TEXT SHOWN:
[START]

PQunescapeBytea code

Started by Jeroen T. Vermeulenabout 22 years ago5 messages

Someething to consider for after the 7.4 release, perhaps...

As per today's CVS version, PQunescapeBytea() does the following when
it encounters an escaped character (i.e., a backslash) in the escaped
string strtext at offset i:

["if (strtext[i] == '\\')"]

i++;
if (strtext[i] == '\\')
buffer[j++] = strtext[i++];
else
{
if ((isdigit(strtext[i])) &&
(isdigit(strtext[i + 1])) &&
(isdigit(strtext[i + 2])))
{
byte = VAL(strtext[i++]);
byte = (byte << 3) + VAL(strtext[i++]);
buffer[j++] = (byte << 3) + VAL(strtext[i++]);
}
}

This code completely ignores any other usage of the backslash in the
escaped string, generating no output for unknown escape sequences. Is
that the desired behaviour? The code would be a little simpler if it
were to allow al characters to be escaped, which means ignoring the
backslash but not the following character:

i++;
if (isdigit(strtext[i]) && isdigit(strtext[i+1]) && isdigit(strtext[i+2]))
{
byte = VAL(strtext[i]);
i++;
byte = (byte<<3) + VAL(strtext[i]);
i++;
byte = (byte<<3) + VAL(strtext[i]);
buffer[j++] = byte;
}
else
{
buffer[j++] = strtext[i++];
}

In fact, the "else" part is identical to the normal (non-escaped) part of
the loop, so it could probably be merged--leaving only the octal parsing
part as a special case.

Then the whole loop could become something like this:

[unsigned char c;]

for (i=j=buflen=0; i<(int)strtextlen; ++i, buffer[j++]=c)
{
c = strtext[i];
if (c == '\\')

[END]

WHAT IS ASKED:
1. Answer these about the PQunescapeBytea thread:
(a) After which release does the writer suggest considering this change?
(b) What does the current code output for unknown escape sequences?
(c) Which part of the loop does the writer call identical to the "else" part of the proposed code?
2. Write the next part of the PQunescapeBytea thread, picking up right after its last line.

SUPPLIED DATA:
[START]

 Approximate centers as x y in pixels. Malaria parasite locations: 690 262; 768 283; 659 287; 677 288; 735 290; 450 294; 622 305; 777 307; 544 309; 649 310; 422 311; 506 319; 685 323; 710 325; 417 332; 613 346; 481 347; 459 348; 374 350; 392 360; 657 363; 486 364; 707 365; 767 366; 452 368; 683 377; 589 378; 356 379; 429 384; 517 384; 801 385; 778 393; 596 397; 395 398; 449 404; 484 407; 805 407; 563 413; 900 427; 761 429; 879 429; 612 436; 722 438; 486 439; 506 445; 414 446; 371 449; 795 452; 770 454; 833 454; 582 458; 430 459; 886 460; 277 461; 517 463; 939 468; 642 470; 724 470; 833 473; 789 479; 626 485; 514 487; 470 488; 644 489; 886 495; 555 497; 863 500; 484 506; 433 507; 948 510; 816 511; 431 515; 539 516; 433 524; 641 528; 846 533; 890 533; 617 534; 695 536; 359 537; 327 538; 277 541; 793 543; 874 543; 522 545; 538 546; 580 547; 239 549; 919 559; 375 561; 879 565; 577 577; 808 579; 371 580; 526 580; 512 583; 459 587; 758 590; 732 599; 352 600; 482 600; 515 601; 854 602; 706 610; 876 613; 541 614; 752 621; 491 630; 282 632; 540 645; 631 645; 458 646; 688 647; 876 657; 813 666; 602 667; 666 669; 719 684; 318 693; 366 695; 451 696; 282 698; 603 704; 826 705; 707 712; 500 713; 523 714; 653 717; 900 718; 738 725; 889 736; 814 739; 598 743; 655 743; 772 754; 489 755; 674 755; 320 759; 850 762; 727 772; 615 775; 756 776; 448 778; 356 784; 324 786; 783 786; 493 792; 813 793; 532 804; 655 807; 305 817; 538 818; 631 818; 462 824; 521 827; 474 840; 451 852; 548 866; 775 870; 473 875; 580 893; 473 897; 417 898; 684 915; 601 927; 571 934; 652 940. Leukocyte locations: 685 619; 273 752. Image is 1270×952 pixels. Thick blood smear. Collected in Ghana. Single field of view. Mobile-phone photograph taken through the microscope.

[END]

REPLIES:
1.
(a) The 7.4 release.
(b) No output.
(c) The normal (non-escaped) part of the loop.

2.
{
c = strtext[i++]; /* Skip backslash */
if (isdigit(c) && isdigit(strtext[i+1]) && isdigit(strtext[i+2]))
{
/* Parse octal number */
byte = VAL(strtext[i++]);
byte = (byte << 3) + VAL(strtext[i++]);
c = (byte << 3) + VAL(strtext[i]);
}
}
}

...Which saves 8 lines, reduces the number of special cases, adds some
comments, and permits arbitrary characters to be escaped.

Jeroen

In reply to: Jeroen T. Vermeulen (#1)
Re: PQunescapeBytea code

On Thu, Oct 30, 2003 at 08:24:13PM +0100, Jeroen T. Vermeulen wrote:

Then the whole loop could become something like this:

Okay, that code wasn't entirely correct but it gets the idea across. In
C++ terms, what I arrived at was:

string result;
for (int i=0; i<F.size(); ++i)
{
unsigned char c = p[i];
if (c == '\\')
{
c = p[++i];
if (isdigit(c) && isdigit(p[i+1]) && isdigit(p[i+2]))
{
c = (VAL(p[c])<<9) | (VAL(p[i+1])<<3) | VAL(p[i+2]);
i += 2;
}
}
result += char(c);
}

Simple, no?

Jeroen

#3Adam Kavan
akavan@cox.net
In reply to: Jeroen T. Vermeulen (#2)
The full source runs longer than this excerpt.